Rewrite each of the records below, substituting "Snapshot" for every occurrence of "Photo" and leaving all other text unchanged. Omit the pictures from your response.

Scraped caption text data
________________________

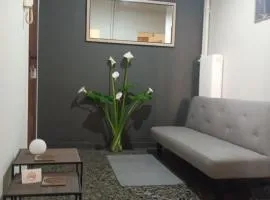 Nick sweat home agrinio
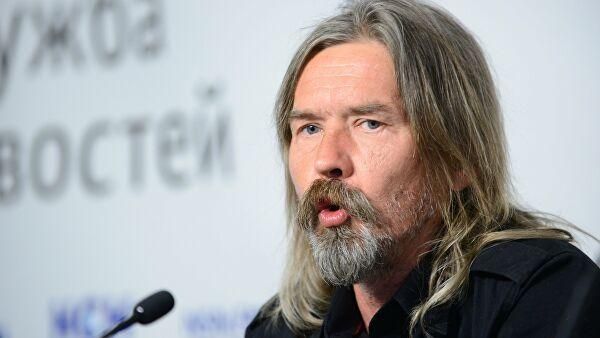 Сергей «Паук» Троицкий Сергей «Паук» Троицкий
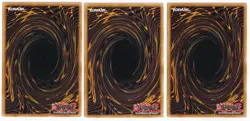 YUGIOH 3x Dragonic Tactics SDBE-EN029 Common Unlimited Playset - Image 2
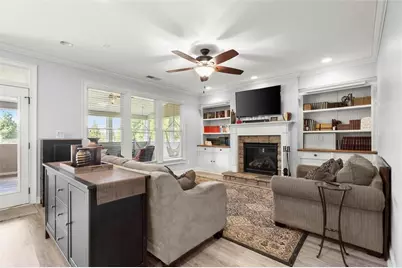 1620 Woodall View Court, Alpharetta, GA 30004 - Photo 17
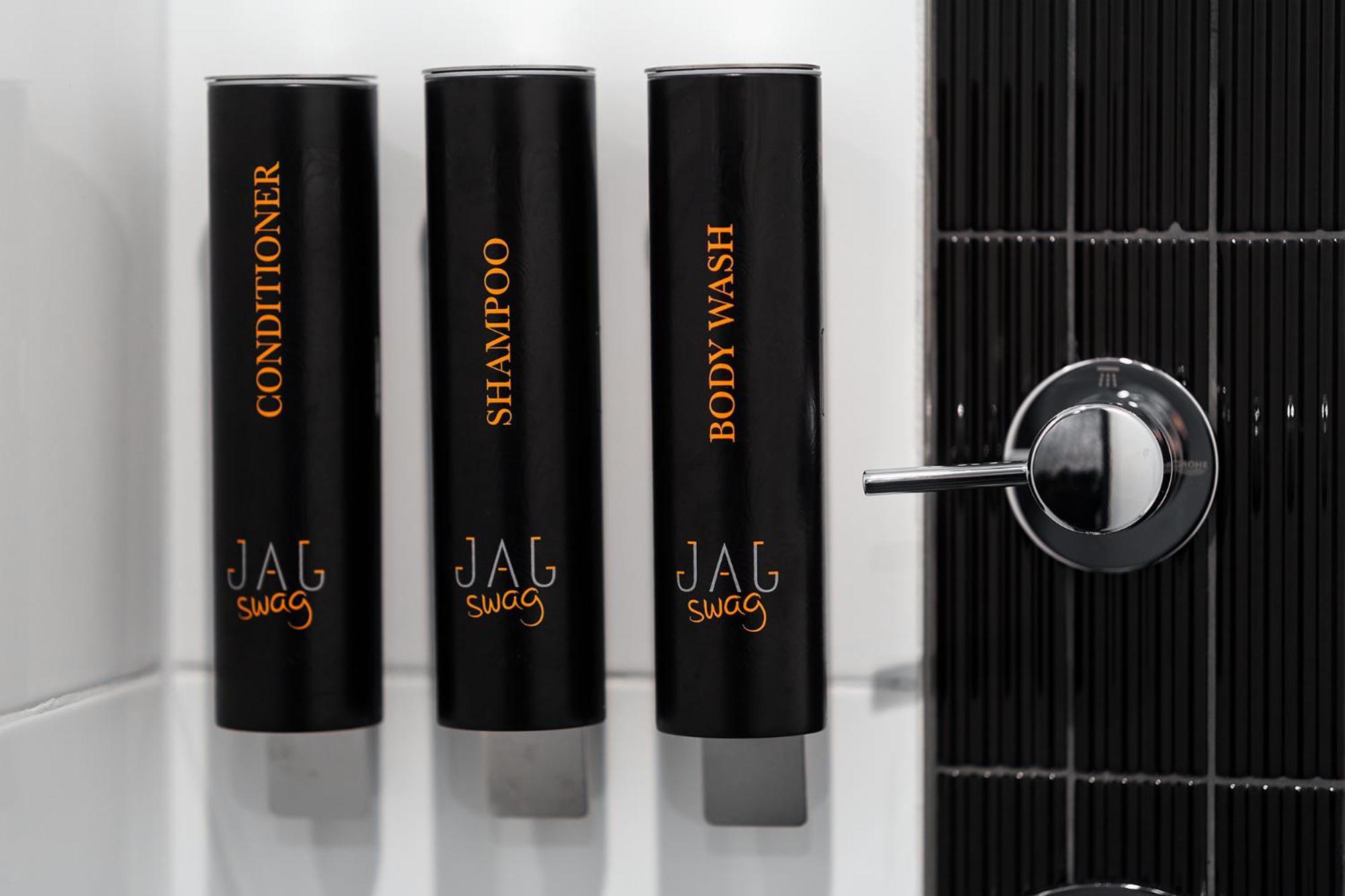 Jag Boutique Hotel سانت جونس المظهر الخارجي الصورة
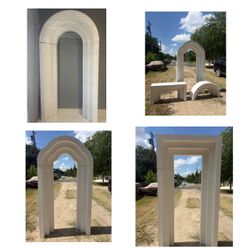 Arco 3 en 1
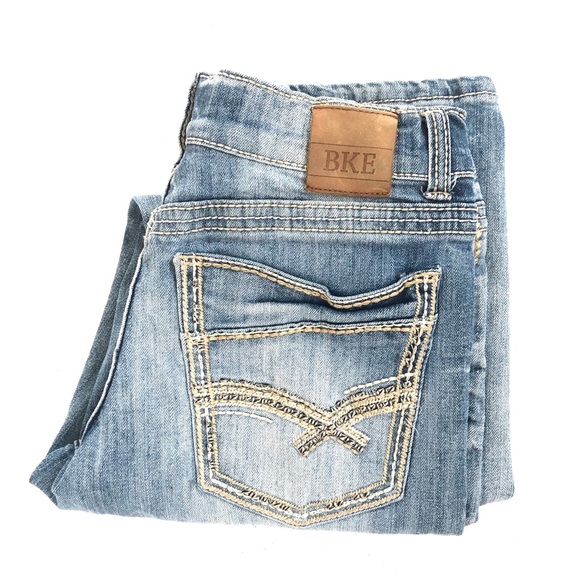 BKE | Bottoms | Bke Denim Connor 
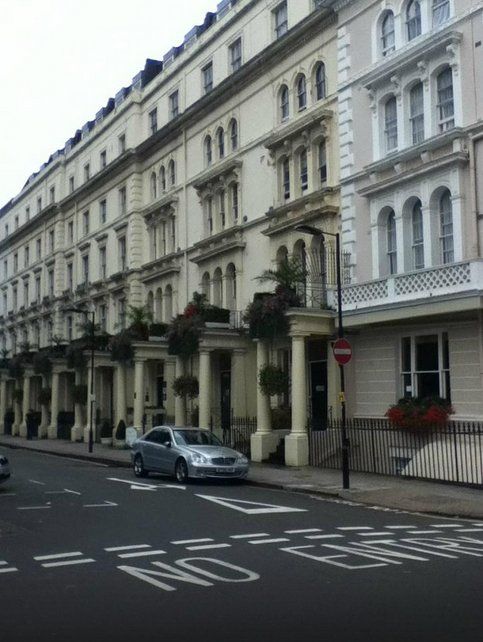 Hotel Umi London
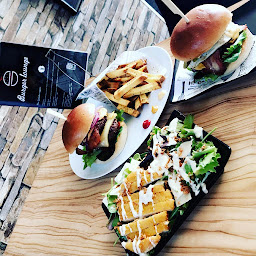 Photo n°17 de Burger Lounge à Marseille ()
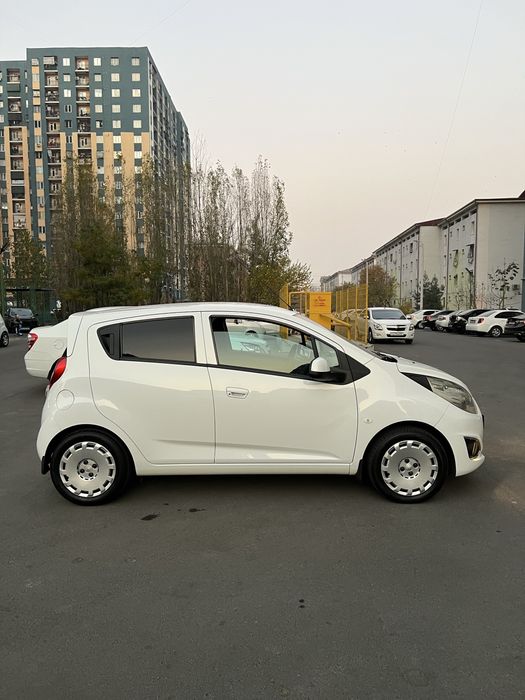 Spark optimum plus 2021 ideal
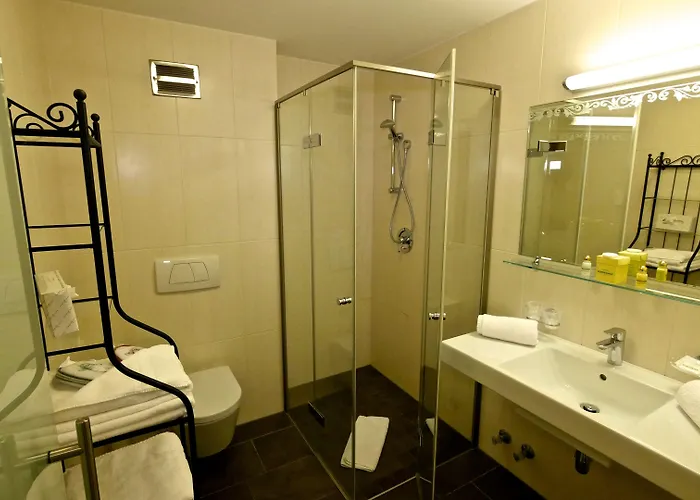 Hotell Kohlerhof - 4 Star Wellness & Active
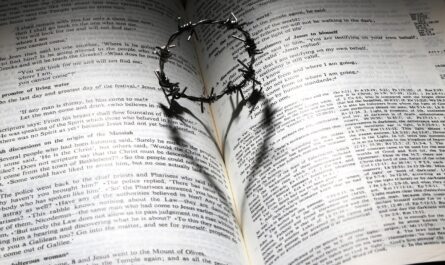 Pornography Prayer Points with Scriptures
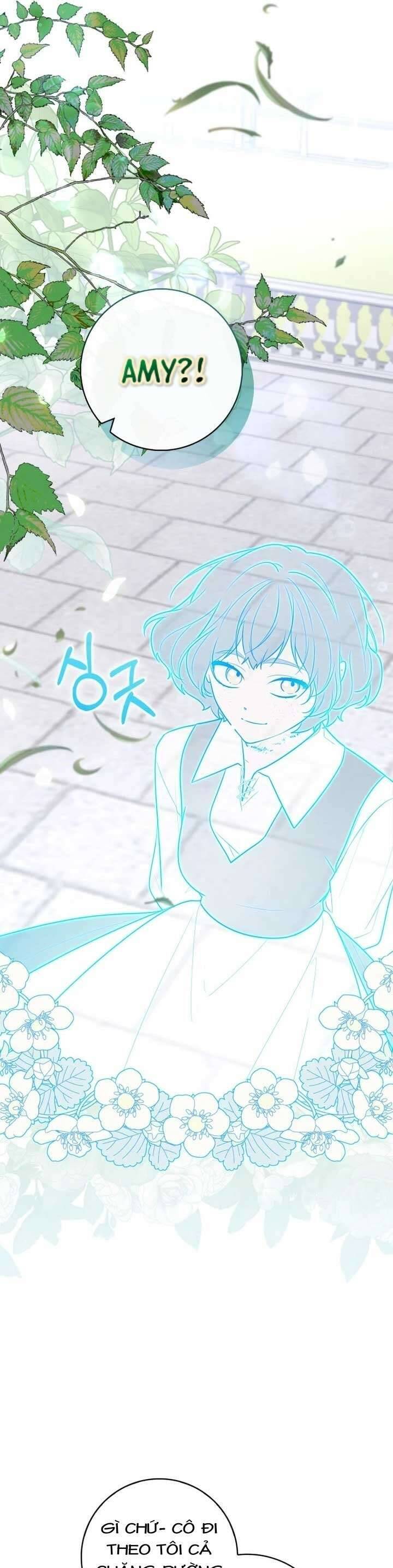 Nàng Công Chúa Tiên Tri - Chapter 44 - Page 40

________________________

FINISHED TASK:
 Nick sweat home agrinio
 Сергей «Паук» Троицкий Сергей «Паук» Троицкий
 YUGIOH 3x Dragonic Tactics SDBE-EN029 Common Unlimited Playset - Image 2
 1620 Woodall View Court, Alpharetta, GA 30004 - Snapshot 17
 Jag Boutique Hotel سانت جونس المظهر الخارجي الصورة
 Arco 3 en 1
 BKE | Bottoms | Bke Denim Connor 
 Hotel Umi London
 Snapshot n°17 de Burger Lounge à Marseille ()
 Spark optimum plus 2021 ideal
 Hotell Kohlerhof - 4 Star Wellness & Active
 Pornography Prayer Points with Scriptures
 Nàng Công Chúa Tiên Tri - Chapter 44 - Page 40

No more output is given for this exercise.